## Exercise prompt
In the listing below, find each line holding "recaptcha" and copy it.

## Records for processing
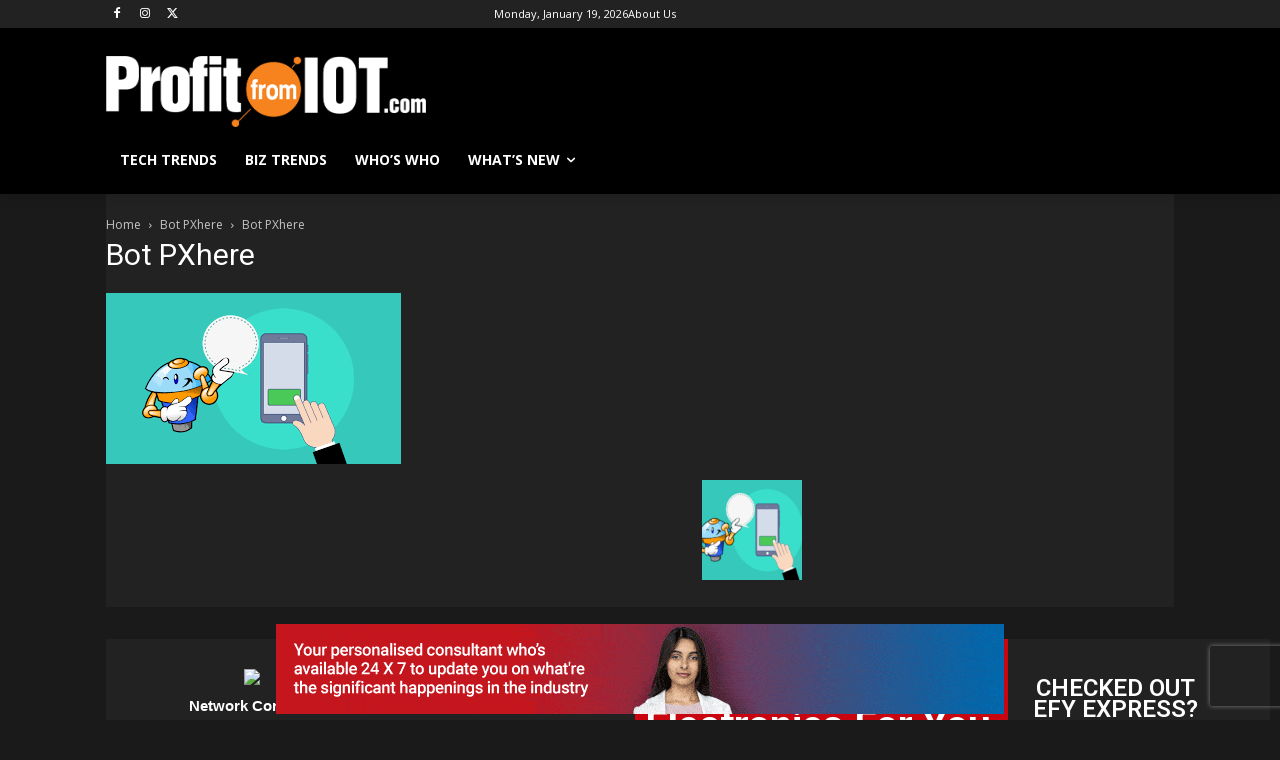

--- FILE ---
content_type: text/html; charset=utf-8
request_url: https://www.google.com/recaptcha/api2/aframe
body_size: 267
content:
<!DOCTYPE HTML><html><head><meta http-equiv="content-type" content="text/html; charset=UTF-8"></head><body><script nonce="QWJqPlgxuzSPte98r4ieWA">/** Anti-fraud and anti-abuse applications only. See google.com/recaptcha */ try{var clients={'sodar':'https://pagead2.googlesyndication.com/pagead/sodar?'};window.addEventListener("message",function(a){try{if(a.source===window.parent){var b=JSON.parse(a.data);var c=clients[b['id']];if(c){var d=document.createElement('img');d.src=c+b['params']+'&rc='+(localStorage.getItem("rc::a")?sessionStorage.getItem("rc::b"):"");window.document.body.appendChild(d);sessionStorage.setItem("rc::e",parseInt(sessionStorage.getItem("rc::e")||0)+1);localStorage.setItem("rc::h",'1768834163250');}}}catch(b){}});window.parent.postMessage("_grecaptcha_ready", "*");}catch(b){}</script></body></html>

## Written solution
request_url: https://www.google.com/recaptcha/api2/aframe
<!DOCTYPE HTML><html><head><meta http-equiv="content-type" content="text/html; charset=UTF-8"></head><body><script nonce="QWJqPlgxuzSPte98r4ieWA">/** Anti-fraud and anti-abuse applications only. See google.com/recaptcha */ try{var clients={'sodar':'https://pagead2.googlesyndication.com/pagead/sodar?'};window.addEventListener("message",function(a){try{if(a.source===window.parent){var b=JSON.parse(a.data);var c=clients[b['id']];if(c){var d=document.createElement('img');d.src=c+b['params']+'&rc='+(localStorage.getItem("rc::a")?sessionStorage.getItem("rc::b"):"");window.document.body.appendChild(d);sessionStorage.setItem("rc::e",parseInt(sessionStorage.getItem("rc::e")||0)+1);localStorage.setItem("rc::h",'1768834163250');}}}catch(b){}});window.parent.postMessage("_grecaptcha_ready", "*");}catch(b){}</script></body></html>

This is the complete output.